Molleker sieht sich wieder auf dem richtigen Weg

In dem Gespräch ging es auch um seine schwierige Zeit seit Ende 2019. "Nach dem guten Jahr 2019 hatte ich mit einigen Verletzungen zu kämpfen. Dazu kamen mentale Probleme und ich habe ein wenig die Richtung verloren. Ich wusste nicht wirklich, was ich machen sollte und was ich machen möchte. Ehrlich gesagt habe ich auch den Spaß am Tennis verloren", erklärte Molleker.

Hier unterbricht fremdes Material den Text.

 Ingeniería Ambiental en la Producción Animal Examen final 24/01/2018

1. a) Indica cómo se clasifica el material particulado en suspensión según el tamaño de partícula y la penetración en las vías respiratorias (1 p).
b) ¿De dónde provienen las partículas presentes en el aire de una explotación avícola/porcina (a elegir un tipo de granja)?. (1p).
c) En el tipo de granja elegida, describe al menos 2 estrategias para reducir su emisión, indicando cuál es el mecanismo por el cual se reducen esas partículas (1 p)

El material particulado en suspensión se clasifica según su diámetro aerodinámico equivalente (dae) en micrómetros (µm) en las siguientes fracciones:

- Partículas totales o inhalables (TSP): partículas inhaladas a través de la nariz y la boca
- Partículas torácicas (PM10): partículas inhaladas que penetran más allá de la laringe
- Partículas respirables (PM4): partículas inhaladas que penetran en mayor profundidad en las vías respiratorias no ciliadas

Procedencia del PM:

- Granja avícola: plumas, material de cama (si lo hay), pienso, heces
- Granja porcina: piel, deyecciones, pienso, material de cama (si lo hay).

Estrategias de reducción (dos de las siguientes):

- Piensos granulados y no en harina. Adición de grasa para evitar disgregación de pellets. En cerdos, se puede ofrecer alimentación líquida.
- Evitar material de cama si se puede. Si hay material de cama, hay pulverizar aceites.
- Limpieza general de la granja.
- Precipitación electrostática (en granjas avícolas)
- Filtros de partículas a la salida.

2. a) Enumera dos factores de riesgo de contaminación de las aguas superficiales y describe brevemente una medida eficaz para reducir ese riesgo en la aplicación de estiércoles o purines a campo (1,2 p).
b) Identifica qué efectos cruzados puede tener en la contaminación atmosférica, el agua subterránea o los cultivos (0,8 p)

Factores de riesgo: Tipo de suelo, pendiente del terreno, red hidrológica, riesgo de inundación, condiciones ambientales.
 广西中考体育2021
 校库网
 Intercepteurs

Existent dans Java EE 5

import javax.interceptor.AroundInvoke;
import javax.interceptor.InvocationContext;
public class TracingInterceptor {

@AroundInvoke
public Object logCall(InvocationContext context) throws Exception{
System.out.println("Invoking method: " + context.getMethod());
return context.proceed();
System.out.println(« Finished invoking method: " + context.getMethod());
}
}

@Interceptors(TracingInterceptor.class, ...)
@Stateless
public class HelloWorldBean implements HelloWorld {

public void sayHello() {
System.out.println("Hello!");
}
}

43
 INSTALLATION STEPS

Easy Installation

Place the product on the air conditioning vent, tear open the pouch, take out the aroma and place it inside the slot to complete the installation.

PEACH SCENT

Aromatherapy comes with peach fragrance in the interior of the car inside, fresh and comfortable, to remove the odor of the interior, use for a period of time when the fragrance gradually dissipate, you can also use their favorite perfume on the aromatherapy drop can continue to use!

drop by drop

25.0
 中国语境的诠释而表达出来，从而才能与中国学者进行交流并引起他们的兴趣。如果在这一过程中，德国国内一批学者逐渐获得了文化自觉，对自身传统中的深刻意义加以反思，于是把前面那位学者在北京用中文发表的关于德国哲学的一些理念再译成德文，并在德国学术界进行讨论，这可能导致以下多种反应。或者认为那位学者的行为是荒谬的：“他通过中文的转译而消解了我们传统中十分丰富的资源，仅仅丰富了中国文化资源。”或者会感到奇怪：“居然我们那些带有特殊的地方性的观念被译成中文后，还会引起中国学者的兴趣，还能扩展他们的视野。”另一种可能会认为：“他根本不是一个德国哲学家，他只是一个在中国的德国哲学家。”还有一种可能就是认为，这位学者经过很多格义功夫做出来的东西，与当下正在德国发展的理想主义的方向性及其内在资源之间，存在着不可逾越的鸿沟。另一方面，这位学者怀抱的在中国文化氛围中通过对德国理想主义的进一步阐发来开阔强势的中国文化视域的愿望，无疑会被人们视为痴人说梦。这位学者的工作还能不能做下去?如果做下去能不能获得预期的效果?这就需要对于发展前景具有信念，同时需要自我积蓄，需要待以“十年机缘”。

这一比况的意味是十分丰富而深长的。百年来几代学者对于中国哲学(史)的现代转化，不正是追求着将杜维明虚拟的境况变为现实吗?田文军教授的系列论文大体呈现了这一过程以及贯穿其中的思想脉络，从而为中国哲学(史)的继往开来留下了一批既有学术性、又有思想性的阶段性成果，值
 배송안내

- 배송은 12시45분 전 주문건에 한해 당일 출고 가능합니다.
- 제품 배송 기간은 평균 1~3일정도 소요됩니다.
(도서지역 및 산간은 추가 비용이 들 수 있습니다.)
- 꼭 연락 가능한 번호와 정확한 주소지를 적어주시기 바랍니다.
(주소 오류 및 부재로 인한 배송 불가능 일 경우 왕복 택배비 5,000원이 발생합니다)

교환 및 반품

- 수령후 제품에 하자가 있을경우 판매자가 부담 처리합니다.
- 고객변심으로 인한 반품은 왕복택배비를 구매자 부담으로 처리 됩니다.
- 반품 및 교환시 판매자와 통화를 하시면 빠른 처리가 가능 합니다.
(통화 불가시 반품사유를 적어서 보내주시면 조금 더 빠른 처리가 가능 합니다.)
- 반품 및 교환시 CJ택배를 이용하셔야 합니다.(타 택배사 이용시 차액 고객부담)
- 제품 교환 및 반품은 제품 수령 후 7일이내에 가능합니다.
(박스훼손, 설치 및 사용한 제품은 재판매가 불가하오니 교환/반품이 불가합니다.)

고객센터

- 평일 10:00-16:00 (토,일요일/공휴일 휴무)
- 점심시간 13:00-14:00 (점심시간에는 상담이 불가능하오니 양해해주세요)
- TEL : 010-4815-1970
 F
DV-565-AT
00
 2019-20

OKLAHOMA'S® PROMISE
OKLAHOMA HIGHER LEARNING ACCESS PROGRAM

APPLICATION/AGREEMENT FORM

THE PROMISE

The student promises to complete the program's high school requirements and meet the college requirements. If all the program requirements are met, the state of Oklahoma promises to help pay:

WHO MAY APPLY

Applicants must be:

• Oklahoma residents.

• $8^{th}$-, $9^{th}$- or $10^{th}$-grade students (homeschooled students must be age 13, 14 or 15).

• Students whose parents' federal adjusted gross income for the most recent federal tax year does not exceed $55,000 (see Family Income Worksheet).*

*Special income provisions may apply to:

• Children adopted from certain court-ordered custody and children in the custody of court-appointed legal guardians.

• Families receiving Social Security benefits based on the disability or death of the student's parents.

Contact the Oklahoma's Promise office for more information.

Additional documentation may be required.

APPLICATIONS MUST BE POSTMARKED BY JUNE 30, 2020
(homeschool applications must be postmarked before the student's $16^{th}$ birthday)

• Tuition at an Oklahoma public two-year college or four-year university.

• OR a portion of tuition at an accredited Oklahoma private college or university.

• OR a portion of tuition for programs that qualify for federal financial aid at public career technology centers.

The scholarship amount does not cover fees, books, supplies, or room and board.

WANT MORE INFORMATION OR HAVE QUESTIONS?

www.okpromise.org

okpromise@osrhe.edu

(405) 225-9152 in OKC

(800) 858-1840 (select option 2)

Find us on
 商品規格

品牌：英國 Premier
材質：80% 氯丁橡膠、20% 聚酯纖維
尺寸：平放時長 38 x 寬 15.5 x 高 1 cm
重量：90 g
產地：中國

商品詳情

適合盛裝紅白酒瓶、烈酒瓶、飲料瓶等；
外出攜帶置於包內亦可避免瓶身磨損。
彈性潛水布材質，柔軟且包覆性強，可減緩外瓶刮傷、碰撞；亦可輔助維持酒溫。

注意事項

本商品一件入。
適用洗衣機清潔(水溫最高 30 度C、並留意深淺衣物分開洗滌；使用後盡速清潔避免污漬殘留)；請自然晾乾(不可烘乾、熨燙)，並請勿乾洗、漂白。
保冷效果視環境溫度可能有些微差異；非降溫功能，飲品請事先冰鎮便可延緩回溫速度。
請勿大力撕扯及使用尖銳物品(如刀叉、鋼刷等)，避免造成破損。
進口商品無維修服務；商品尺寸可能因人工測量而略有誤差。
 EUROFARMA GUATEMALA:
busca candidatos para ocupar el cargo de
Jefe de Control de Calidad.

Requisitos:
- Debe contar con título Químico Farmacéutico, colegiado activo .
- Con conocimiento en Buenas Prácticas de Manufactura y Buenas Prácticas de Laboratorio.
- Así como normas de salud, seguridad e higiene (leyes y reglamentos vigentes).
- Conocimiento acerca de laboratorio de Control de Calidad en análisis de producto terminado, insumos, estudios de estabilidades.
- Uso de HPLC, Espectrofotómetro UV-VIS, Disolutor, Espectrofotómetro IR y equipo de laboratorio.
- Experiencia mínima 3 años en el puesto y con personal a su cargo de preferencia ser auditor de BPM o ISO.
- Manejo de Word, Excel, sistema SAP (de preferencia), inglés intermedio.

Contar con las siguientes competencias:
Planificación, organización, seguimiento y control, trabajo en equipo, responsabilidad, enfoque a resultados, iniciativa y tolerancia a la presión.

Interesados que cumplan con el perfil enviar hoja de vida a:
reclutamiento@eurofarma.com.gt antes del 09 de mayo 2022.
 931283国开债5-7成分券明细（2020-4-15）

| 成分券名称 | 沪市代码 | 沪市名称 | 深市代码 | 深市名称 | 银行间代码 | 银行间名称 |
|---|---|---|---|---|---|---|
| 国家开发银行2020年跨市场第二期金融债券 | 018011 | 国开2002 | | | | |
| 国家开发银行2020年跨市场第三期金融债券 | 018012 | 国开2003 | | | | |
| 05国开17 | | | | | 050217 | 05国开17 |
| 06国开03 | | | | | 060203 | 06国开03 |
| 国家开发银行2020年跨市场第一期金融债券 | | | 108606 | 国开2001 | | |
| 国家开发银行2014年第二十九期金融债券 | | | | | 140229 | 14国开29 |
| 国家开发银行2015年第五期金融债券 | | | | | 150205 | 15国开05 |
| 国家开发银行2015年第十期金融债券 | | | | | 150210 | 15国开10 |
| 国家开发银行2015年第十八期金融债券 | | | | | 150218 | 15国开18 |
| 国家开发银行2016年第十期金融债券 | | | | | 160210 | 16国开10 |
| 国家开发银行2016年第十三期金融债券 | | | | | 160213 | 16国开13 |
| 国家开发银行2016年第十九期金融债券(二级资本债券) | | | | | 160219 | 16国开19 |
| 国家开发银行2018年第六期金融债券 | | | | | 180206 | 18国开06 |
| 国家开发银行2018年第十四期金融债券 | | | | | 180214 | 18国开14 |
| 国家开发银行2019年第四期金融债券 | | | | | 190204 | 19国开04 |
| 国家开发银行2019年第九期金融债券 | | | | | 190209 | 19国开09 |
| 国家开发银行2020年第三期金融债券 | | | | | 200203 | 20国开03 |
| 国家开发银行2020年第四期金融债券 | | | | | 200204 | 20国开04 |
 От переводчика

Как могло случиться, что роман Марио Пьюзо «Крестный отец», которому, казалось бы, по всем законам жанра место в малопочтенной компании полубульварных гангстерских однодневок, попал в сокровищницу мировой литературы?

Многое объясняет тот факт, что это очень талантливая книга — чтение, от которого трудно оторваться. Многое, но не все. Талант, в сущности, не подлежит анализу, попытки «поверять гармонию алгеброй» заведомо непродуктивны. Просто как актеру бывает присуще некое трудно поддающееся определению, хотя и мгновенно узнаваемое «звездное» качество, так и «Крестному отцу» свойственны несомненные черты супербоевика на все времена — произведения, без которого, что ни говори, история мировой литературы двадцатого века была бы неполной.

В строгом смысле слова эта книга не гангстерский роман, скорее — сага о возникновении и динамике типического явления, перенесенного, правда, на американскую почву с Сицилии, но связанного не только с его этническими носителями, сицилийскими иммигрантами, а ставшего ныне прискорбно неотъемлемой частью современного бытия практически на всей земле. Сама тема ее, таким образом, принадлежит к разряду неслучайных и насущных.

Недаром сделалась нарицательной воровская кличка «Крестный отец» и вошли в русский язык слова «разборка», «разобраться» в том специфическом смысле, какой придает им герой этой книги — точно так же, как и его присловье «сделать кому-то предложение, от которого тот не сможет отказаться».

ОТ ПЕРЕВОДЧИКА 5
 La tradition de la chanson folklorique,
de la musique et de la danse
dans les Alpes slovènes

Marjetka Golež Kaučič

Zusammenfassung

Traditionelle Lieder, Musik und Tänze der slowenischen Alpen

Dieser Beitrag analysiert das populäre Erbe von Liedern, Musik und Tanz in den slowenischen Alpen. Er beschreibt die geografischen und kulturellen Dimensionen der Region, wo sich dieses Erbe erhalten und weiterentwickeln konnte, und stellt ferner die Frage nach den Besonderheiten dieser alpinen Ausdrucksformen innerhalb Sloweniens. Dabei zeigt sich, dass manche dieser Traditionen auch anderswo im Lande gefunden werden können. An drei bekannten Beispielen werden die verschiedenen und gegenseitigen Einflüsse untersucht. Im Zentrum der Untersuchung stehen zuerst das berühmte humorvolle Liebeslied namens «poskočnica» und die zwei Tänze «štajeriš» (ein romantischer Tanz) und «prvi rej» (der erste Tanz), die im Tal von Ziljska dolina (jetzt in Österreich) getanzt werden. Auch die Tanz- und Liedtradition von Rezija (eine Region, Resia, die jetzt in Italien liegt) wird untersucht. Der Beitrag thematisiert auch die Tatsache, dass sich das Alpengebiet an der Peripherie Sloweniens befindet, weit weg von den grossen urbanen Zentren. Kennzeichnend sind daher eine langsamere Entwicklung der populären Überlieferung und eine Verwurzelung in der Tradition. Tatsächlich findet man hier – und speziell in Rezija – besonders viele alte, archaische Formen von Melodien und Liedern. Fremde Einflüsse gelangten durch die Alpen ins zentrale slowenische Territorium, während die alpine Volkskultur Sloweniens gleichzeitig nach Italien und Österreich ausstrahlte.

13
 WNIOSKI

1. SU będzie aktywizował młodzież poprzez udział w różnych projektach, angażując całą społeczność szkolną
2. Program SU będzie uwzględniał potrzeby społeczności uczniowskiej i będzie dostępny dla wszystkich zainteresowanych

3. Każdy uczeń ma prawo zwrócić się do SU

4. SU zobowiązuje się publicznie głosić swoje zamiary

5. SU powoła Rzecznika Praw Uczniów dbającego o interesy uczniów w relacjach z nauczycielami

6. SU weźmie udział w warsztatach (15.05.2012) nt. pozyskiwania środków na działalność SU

Nun gehe es wieder "in die richtige Richtung". Diesmal jedoch komplett abseits des Rampenlichts.
Während Alexander Zverev momentan als Weltranglistendritte beim Masters in Monte Carlo im Halbfinale steht, spielte Molleker in dieser Woche bei einem Challenger-Turnier in Madrid. Dort musste er jedoch schon in der zweiten Qualifikationsrunde nach einer Niederlage gegen den Weltranglisten-294. Johan Nikles aus der Schweiz die Segel streichen.